I provide experimental motivation for the use of feature engineering (specifically though splines) over featuer selection for optimizing for predictive accuracy. Five models were applied across 3 datasets in order to examine the relative improvement of selection procedures over linear regression. To measure performance, mean squared error was computed over 100 repeats of 10 fold cross validation. As a comparitor, I incldued a spline model which adds features rather than removing them. The spline model outperformed all other models across all datasets, and linear regression had either superior or comparable performance to selection procedures. From these experiments, coupled with knowledge of how additional variability can impact expected loss, I conclude that rather than select features for inclusion in the model students should consider carefully balancing additional variability of splines with the reduction in bias – and hence loss – they can impart.

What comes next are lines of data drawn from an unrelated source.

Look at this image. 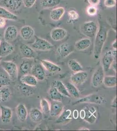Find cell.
I'll return each instance as SVG.
<instances>
[{
	"label": "cell",
	"instance_id": "obj_48",
	"mask_svg": "<svg viewBox=\"0 0 117 131\" xmlns=\"http://www.w3.org/2000/svg\"><path fill=\"white\" fill-rule=\"evenodd\" d=\"M79 130H89V128H82L80 129Z\"/></svg>",
	"mask_w": 117,
	"mask_h": 131
},
{
	"label": "cell",
	"instance_id": "obj_11",
	"mask_svg": "<svg viewBox=\"0 0 117 131\" xmlns=\"http://www.w3.org/2000/svg\"><path fill=\"white\" fill-rule=\"evenodd\" d=\"M18 30L14 25H10L5 30L4 37V40L7 42H10L15 40L18 36Z\"/></svg>",
	"mask_w": 117,
	"mask_h": 131
},
{
	"label": "cell",
	"instance_id": "obj_26",
	"mask_svg": "<svg viewBox=\"0 0 117 131\" xmlns=\"http://www.w3.org/2000/svg\"><path fill=\"white\" fill-rule=\"evenodd\" d=\"M0 18L13 21H16L18 19V16L1 6H0Z\"/></svg>",
	"mask_w": 117,
	"mask_h": 131
},
{
	"label": "cell",
	"instance_id": "obj_51",
	"mask_svg": "<svg viewBox=\"0 0 117 131\" xmlns=\"http://www.w3.org/2000/svg\"><path fill=\"white\" fill-rule=\"evenodd\" d=\"M1 42H2V38L0 37V45H1Z\"/></svg>",
	"mask_w": 117,
	"mask_h": 131
},
{
	"label": "cell",
	"instance_id": "obj_50",
	"mask_svg": "<svg viewBox=\"0 0 117 131\" xmlns=\"http://www.w3.org/2000/svg\"><path fill=\"white\" fill-rule=\"evenodd\" d=\"M2 59H3V57H0V63H1V62L2 61Z\"/></svg>",
	"mask_w": 117,
	"mask_h": 131
},
{
	"label": "cell",
	"instance_id": "obj_49",
	"mask_svg": "<svg viewBox=\"0 0 117 131\" xmlns=\"http://www.w3.org/2000/svg\"><path fill=\"white\" fill-rule=\"evenodd\" d=\"M2 102L1 101V88H0V103Z\"/></svg>",
	"mask_w": 117,
	"mask_h": 131
},
{
	"label": "cell",
	"instance_id": "obj_34",
	"mask_svg": "<svg viewBox=\"0 0 117 131\" xmlns=\"http://www.w3.org/2000/svg\"><path fill=\"white\" fill-rule=\"evenodd\" d=\"M11 94L12 93L8 86H4L1 88V101L2 102H6L9 100Z\"/></svg>",
	"mask_w": 117,
	"mask_h": 131
},
{
	"label": "cell",
	"instance_id": "obj_16",
	"mask_svg": "<svg viewBox=\"0 0 117 131\" xmlns=\"http://www.w3.org/2000/svg\"><path fill=\"white\" fill-rule=\"evenodd\" d=\"M0 116L2 122L7 124L10 122L12 117V109L6 106H1Z\"/></svg>",
	"mask_w": 117,
	"mask_h": 131
},
{
	"label": "cell",
	"instance_id": "obj_35",
	"mask_svg": "<svg viewBox=\"0 0 117 131\" xmlns=\"http://www.w3.org/2000/svg\"><path fill=\"white\" fill-rule=\"evenodd\" d=\"M67 91L68 92L70 96H72L74 97H79V92L78 90L75 86V85L71 83H67L65 85Z\"/></svg>",
	"mask_w": 117,
	"mask_h": 131
},
{
	"label": "cell",
	"instance_id": "obj_31",
	"mask_svg": "<svg viewBox=\"0 0 117 131\" xmlns=\"http://www.w3.org/2000/svg\"><path fill=\"white\" fill-rule=\"evenodd\" d=\"M61 2V0H40V4L42 8H49L58 6Z\"/></svg>",
	"mask_w": 117,
	"mask_h": 131
},
{
	"label": "cell",
	"instance_id": "obj_44",
	"mask_svg": "<svg viewBox=\"0 0 117 131\" xmlns=\"http://www.w3.org/2000/svg\"><path fill=\"white\" fill-rule=\"evenodd\" d=\"M6 19L0 18V28H3L5 26L6 24Z\"/></svg>",
	"mask_w": 117,
	"mask_h": 131
},
{
	"label": "cell",
	"instance_id": "obj_42",
	"mask_svg": "<svg viewBox=\"0 0 117 131\" xmlns=\"http://www.w3.org/2000/svg\"><path fill=\"white\" fill-rule=\"evenodd\" d=\"M22 3L27 8H31L35 5L36 0H22Z\"/></svg>",
	"mask_w": 117,
	"mask_h": 131
},
{
	"label": "cell",
	"instance_id": "obj_8",
	"mask_svg": "<svg viewBox=\"0 0 117 131\" xmlns=\"http://www.w3.org/2000/svg\"><path fill=\"white\" fill-rule=\"evenodd\" d=\"M73 46L66 42L59 45L56 50L58 55L62 58L68 57L73 52Z\"/></svg>",
	"mask_w": 117,
	"mask_h": 131
},
{
	"label": "cell",
	"instance_id": "obj_52",
	"mask_svg": "<svg viewBox=\"0 0 117 131\" xmlns=\"http://www.w3.org/2000/svg\"><path fill=\"white\" fill-rule=\"evenodd\" d=\"M0 113H1V112H0Z\"/></svg>",
	"mask_w": 117,
	"mask_h": 131
},
{
	"label": "cell",
	"instance_id": "obj_41",
	"mask_svg": "<svg viewBox=\"0 0 117 131\" xmlns=\"http://www.w3.org/2000/svg\"><path fill=\"white\" fill-rule=\"evenodd\" d=\"M104 5L107 8H114L116 5V0H104Z\"/></svg>",
	"mask_w": 117,
	"mask_h": 131
},
{
	"label": "cell",
	"instance_id": "obj_14",
	"mask_svg": "<svg viewBox=\"0 0 117 131\" xmlns=\"http://www.w3.org/2000/svg\"><path fill=\"white\" fill-rule=\"evenodd\" d=\"M88 74L86 72L81 71L75 73L70 78L73 83L77 85H80L86 81L88 78Z\"/></svg>",
	"mask_w": 117,
	"mask_h": 131
},
{
	"label": "cell",
	"instance_id": "obj_9",
	"mask_svg": "<svg viewBox=\"0 0 117 131\" xmlns=\"http://www.w3.org/2000/svg\"><path fill=\"white\" fill-rule=\"evenodd\" d=\"M31 72V75L39 81H43L46 77V72L41 63H38L33 66Z\"/></svg>",
	"mask_w": 117,
	"mask_h": 131
},
{
	"label": "cell",
	"instance_id": "obj_27",
	"mask_svg": "<svg viewBox=\"0 0 117 131\" xmlns=\"http://www.w3.org/2000/svg\"><path fill=\"white\" fill-rule=\"evenodd\" d=\"M29 117L31 121L35 122H39L42 119V113L39 109L33 108L29 112Z\"/></svg>",
	"mask_w": 117,
	"mask_h": 131
},
{
	"label": "cell",
	"instance_id": "obj_3",
	"mask_svg": "<svg viewBox=\"0 0 117 131\" xmlns=\"http://www.w3.org/2000/svg\"><path fill=\"white\" fill-rule=\"evenodd\" d=\"M2 67L8 75L10 80L15 81L18 78V68L16 64L12 61H3Z\"/></svg>",
	"mask_w": 117,
	"mask_h": 131
},
{
	"label": "cell",
	"instance_id": "obj_6",
	"mask_svg": "<svg viewBox=\"0 0 117 131\" xmlns=\"http://www.w3.org/2000/svg\"><path fill=\"white\" fill-rule=\"evenodd\" d=\"M31 47L37 50L49 51L54 48V46L46 39L36 36V40L31 44Z\"/></svg>",
	"mask_w": 117,
	"mask_h": 131
},
{
	"label": "cell",
	"instance_id": "obj_18",
	"mask_svg": "<svg viewBox=\"0 0 117 131\" xmlns=\"http://www.w3.org/2000/svg\"><path fill=\"white\" fill-rule=\"evenodd\" d=\"M20 35L22 39L25 40H30L34 35V29L29 25H25L20 29Z\"/></svg>",
	"mask_w": 117,
	"mask_h": 131
},
{
	"label": "cell",
	"instance_id": "obj_5",
	"mask_svg": "<svg viewBox=\"0 0 117 131\" xmlns=\"http://www.w3.org/2000/svg\"><path fill=\"white\" fill-rule=\"evenodd\" d=\"M106 102L105 98L98 94H92L77 100L73 104H77L80 103H93L97 104H102Z\"/></svg>",
	"mask_w": 117,
	"mask_h": 131
},
{
	"label": "cell",
	"instance_id": "obj_22",
	"mask_svg": "<svg viewBox=\"0 0 117 131\" xmlns=\"http://www.w3.org/2000/svg\"><path fill=\"white\" fill-rule=\"evenodd\" d=\"M72 112L70 109L63 111L59 116L56 121L57 124H67L70 122L72 119Z\"/></svg>",
	"mask_w": 117,
	"mask_h": 131
},
{
	"label": "cell",
	"instance_id": "obj_2",
	"mask_svg": "<svg viewBox=\"0 0 117 131\" xmlns=\"http://www.w3.org/2000/svg\"><path fill=\"white\" fill-rule=\"evenodd\" d=\"M80 117L89 123L93 124L97 118V111L93 106H86L80 111Z\"/></svg>",
	"mask_w": 117,
	"mask_h": 131
},
{
	"label": "cell",
	"instance_id": "obj_39",
	"mask_svg": "<svg viewBox=\"0 0 117 131\" xmlns=\"http://www.w3.org/2000/svg\"><path fill=\"white\" fill-rule=\"evenodd\" d=\"M98 8L96 6H88L87 9V12L88 15L90 16H94L97 15L98 13Z\"/></svg>",
	"mask_w": 117,
	"mask_h": 131
},
{
	"label": "cell",
	"instance_id": "obj_1",
	"mask_svg": "<svg viewBox=\"0 0 117 131\" xmlns=\"http://www.w3.org/2000/svg\"><path fill=\"white\" fill-rule=\"evenodd\" d=\"M109 31L108 27L101 25L95 36V43L93 51V55L96 60L101 56L104 44L107 39Z\"/></svg>",
	"mask_w": 117,
	"mask_h": 131
},
{
	"label": "cell",
	"instance_id": "obj_37",
	"mask_svg": "<svg viewBox=\"0 0 117 131\" xmlns=\"http://www.w3.org/2000/svg\"><path fill=\"white\" fill-rule=\"evenodd\" d=\"M40 104L42 112L45 114H49L50 104L47 100L45 98H41L40 100Z\"/></svg>",
	"mask_w": 117,
	"mask_h": 131
},
{
	"label": "cell",
	"instance_id": "obj_36",
	"mask_svg": "<svg viewBox=\"0 0 117 131\" xmlns=\"http://www.w3.org/2000/svg\"><path fill=\"white\" fill-rule=\"evenodd\" d=\"M69 67L74 73L81 71L83 70V67L81 65L74 59H71L68 61V63Z\"/></svg>",
	"mask_w": 117,
	"mask_h": 131
},
{
	"label": "cell",
	"instance_id": "obj_4",
	"mask_svg": "<svg viewBox=\"0 0 117 131\" xmlns=\"http://www.w3.org/2000/svg\"><path fill=\"white\" fill-rule=\"evenodd\" d=\"M98 25L93 21H88L84 23L81 27V30L85 36L89 38L93 37L98 30Z\"/></svg>",
	"mask_w": 117,
	"mask_h": 131
},
{
	"label": "cell",
	"instance_id": "obj_25",
	"mask_svg": "<svg viewBox=\"0 0 117 131\" xmlns=\"http://www.w3.org/2000/svg\"><path fill=\"white\" fill-rule=\"evenodd\" d=\"M18 91L25 96H29L34 93L35 90L33 86H29L24 83H19L17 86Z\"/></svg>",
	"mask_w": 117,
	"mask_h": 131
},
{
	"label": "cell",
	"instance_id": "obj_24",
	"mask_svg": "<svg viewBox=\"0 0 117 131\" xmlns=\"http://www.w3.org/2000/svg\"><path fill=\"white\" fill-rule=\"evenodd\" d=\"M65 10L63 7H58L52 10L50 12L51 19L54 21H59L63 16Z\"/></svg>",
	"mask_w": 117,
	"mask_h": 131
},
{
	"label": "cell",
	"instance_id": "obj_10",
	"mask_svg": "<svg viewBox=\"0 0 117 131\" xmlns=\"http://www.w3.org/2000/svg\"><path fill=\"white\" fill-rule=\"evenodd\" d=\"M114 61L116 60L113 56L111 51H108L105 52L102 59V67L104 72H107L109 70Z\"/></svg>",
	"mask_w": 117,
	"mask_h": 131
},
{
	"label": "cell",
	"instance_id": "obj_32",
	"mask_svg": "<svg viewBox=\"0 0 117 131\" xmlns=\"http://www.w3.org/2000/svg\"><path fill=\"white\" fill-rule=\"evenodd\" d=\"M33 65L30 61L25 60L23 61L20 67V70L23 74H27L31 71Z\"/></svg>",
	"mask_w": 117,
	"mask_h": 131
},
{
	"label": "cell",
	"instance_id": "obj_40",
	"mask_svg": "<svg viewBox=\"0 0 117 131\" xmlns=\"http://www.w3.org/2000/svg\"><path fill=\"white\" fill-rule=\"evenodd\" d=\"M68 15L70 19L72 21L78 19L79 17L78 13L74 10H69L68 12Z\"/></svg>",
	"mask_w": 117,
	"mask_h": 131
},
{
	"label": "cell",
	"instance_id": "obj_20",
	"mask_svg": "<svg viewBox=\"0 0 117 131\" xmlns=\"http://www.w3.org/2000/svg\"><path fill=\"white\" fill-rule=\"evenodd\" d=\"M17 116L21 122H24L27 119L28 112L25 105L23 104H18L16 109Z\"/></svg>",
	"mask_w": 117,
	"mask_h": 131
},
{
	"label": "cell",
	"instance_id": "obj_46",
	"mask_svg": "<svg viewBox=\"0 0 117 131\" xmlns=\"http://www.w3.org/2000/svg\"><path fill=\"white\" fill-rule=\"evenodd\" d=\"M79 115L78 111L77 110H75L73 112V117L75 119H77L78 118Z\"/></svg>",
	"mask_w": 117,
	"mask_h": 131
},
{
	"label": "cell",
	"instance_id": "obj_19",
	"mask_svg": "<svg viewBox=\"0 0 117 131\" xmlns=\"http://www.w3.org/2000/svg\"><path fill=\"white\" fill-rule=\"evenodd\" d=\"M2 3L6 8L13 10H18L22 5V0H2Z\"/></svg>",
	"mask_w": 117,
	"mask_h": 131
},
{
	"label": "cell",
	"instance_id": "obj_15",
	"mask_svg": "<svg viewBox=\"0 0 117 131\" xmlns=\"http://www.w3.org/2000/svg\"><path fill=\"white\" fill-rule=\"evenodd\" d=\"M15 50L13 46L6 41H3L0 45V57H6L12 53Z\"/></svg>",
	"mask_w": 117,
	"mask_h": 131
},
{
	"label": "cell",
	"instance_id": "obj_12",
	"mask_svg": "<svg viewBox=\"0 0 117 131\" xmlns=\"http://www.w3.org/2000/svg\"><path fill=\"white\" fill-rule=\"evenodd\" d=\"M64 105L61 101H52L50 104L49 114L52 117H58L63 111Z\"/></svg>",
	"mask_w": 117,
	"mask_h": 131
},
{
	"label": "cell",
	"instance_id": "obj_21",
	"mask_svg": "<svg viewBox=\"0 0 117 131\" xmlns=\"http://www.w3.org/2000/svg\"><path fill=\"white\" fill-rule=\"evenodd\" d=\"M41 63L43 67L50 73H55L61 71L62 69L59 66L46 60H42Z\"/></svg>",
	"mask_w": 117,
	"mask_h": 131
},
{
	"label": "cell",
	"instance_id": "obj_43",
	"mask_svg": "<svg viewBox=\"0 0 117 131\" xmlns=\"http://www.w3.org/2000/svg\"><path fill=\"white\" fill-rule=\"evenodd\" d=\"M88 3L91 6H97L99 5L100 0H87Z\"/></svg>",
	"mask_w": 117,
	"mask_h": 131
},
{
	"label": "cell",
	"instance_id": "obj_29",
	"mask_svg": "<svg viewBox=\"0 0 117 131\" xmlns=\"http://www.w3.org/2000/svg\"><path fill=\"white\" fill-rule=\"evenodd\" d=\"M52 86L55 87L59 92L62 94L63 96L67 97H71L68 92L67 91L65 85L64 84L62 81H54L52 82Z\"/></svg>",
	"mask_w": 117,
	"mask_h": 131
},
{
	"label": "cell",
	"instance_id": "obj_13",
	"mask_svg": "<svg viewBox=\"0 0 117 131\" xmlns=\"http://www.w3.org/2000/svg\"><path fill=\"white\" fill-rule=\"evenodd\" d=\"M67 34V31L65 29L56 28L51 31L50 36L51 39L54 41H60L65 38Z\"/></svg>",
	"mask_w": 117,
	"mask_h": 131
},
{
	"label": "cell",
	"instance_id": "obj_30",
	"mask_svg": "<svg viewBox=\"0 0 117 131\" xmlns=\"http://www.w3.org/2000/svg\"><path fill=\"white\" fill-rule=\"evenodd\" d=\"M49 96L52 101H61L63 99L64 96L52 86L49 91Z\"/></svg>",
	"mask_w": 117,
	"mask_h": 131
},
{
	"label": "cell",
	"instance_id": "obj_45",
	"mask_svg": "<svg viewBox=\"0 0 117 131\" xmlns=\"http://www.w3.org/2000/svg\"><path fill=\"white\" fill-rule=\"evenodd\" d=\"M111 107L116 108L117 107V98H116V96L115 97L114 99L113 100L112 102V104H111Z\"/></svg>",
	"mask_w": 117,
	"mask_h": 131
},
{
	"label": "cell",
	"instance_id": "obj_38",
	"mask_svg": "<svg viewBox=\"0 0 117 131\" xmlns=\"http://www.w3.org/2000/svg\"><path fill=\"white\" fill-rule=\"evenodd\" d=\"M9 77L2 73H0V88L4 86H8L10 84Z\"/></svg>",
	"mask_w": 117,
	"mask_h": 131
},
{
	"label": "cell",
	"instance_id": "obj_28",
	"mask_svg": "<svg viewBox=\"0 0 117 131\" xmlns=\"http://www.w3.org/2000/svg\"><path fill=\"white\" fill-rule=\"evenodd\" d=\"M91 45V41L88 38L81 39L76 42L75 46L76 49L80 51L86 50Z\"/></svg>",
	"mask_w": 117,
	"mask_h": 131
},
{
	"label": "cell",
	"instance_id": "obj_33",
	"mask_svg": "<svg viewBox=\"0 0 117 131\" xmlns=\"http://www.w3.org/2000/svg\"><path fill=\"white\" fill-rule=\"evenodd\" d=\"M103 83L108 88H113L117 85V78L115 76H105L104 77Z\"/></svg>",
	"mask_w": 117,
	"mask_h": 131
},
{
	"label": "cell",
	"instance_id": "obj_17",
	"mask_svg": "<svg viewBox=\"0 0 117 131\" xmlns=\"http://www.w3.org/2000/svg\"><path fill=\"white\" fill-rule=\"evenodd\" d=\"M19 49L21 54L24 58L32 59L36 57L34 50L28 45L22 44L20 46Z\"/></svg>",
	"mask_w": 117,
	"mask_h": 131
},
{
	"label": "cell",
	"instance_id": "obj_23",
	"mask_svg": "<svg viewBox=\"0 0 117 131\" xmlns=\"http://www.w3.org/2000/svg\"><path fill=\"white\" fill-rule=\"evenodd\" d=\"M20 81L22 83L29 86H37L38 81L34 76L31 74H25L20 78Z\"/></svg>",
	"mask_w": 117,
	"mask_h": 131
},
{
	"label": "cell",
	"instance_id": "obj_7",
	"mask_svg": "<svg viewBox=\"0 0 117 131\" xmlns=\"http://www.w3.org/2000/svg\"><path fill=\"white\" fill-rule=\"evenodd\" d=\"M104 72L102 67H98L94 73L92 78V84L93 86L97 88L103 83Z\"/></svg>",
	"mask_w": 117,
	"mask_h": 131
},
{
	"label": "cell",
	"instance_id": "obj_47",
	"mask_svg": "<svg viewBox=\"0 0 117 131\" xmlns=\"http://www.w3.org/2000/svg\"><path fill=\"white\" fill-rule=\"evenodd\" d=\"M112 47L114 49H117V44H116V40H115L114 42H113L112 45Z\"/></svg>",
	"mask_w": 117,
	"mask_h": 131
}]
</instances>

The experiment has several limitations. In particular, the spline model I estimated was still quite biased. It would be important to simulate another dataset in which the effects are non-linear and the model we use has too many degrees of freedom. The variability in this approach may attenuate the improvement we see due to splines. Additionally, complexity is not explicity accounted for and is only allowed to penalize models via poor predictive performance. A natural extension would be to measure AIC of all models since they are linear (except perhaps the lasso where effective degrees of freedom may or may not be appropriate to use in AIC).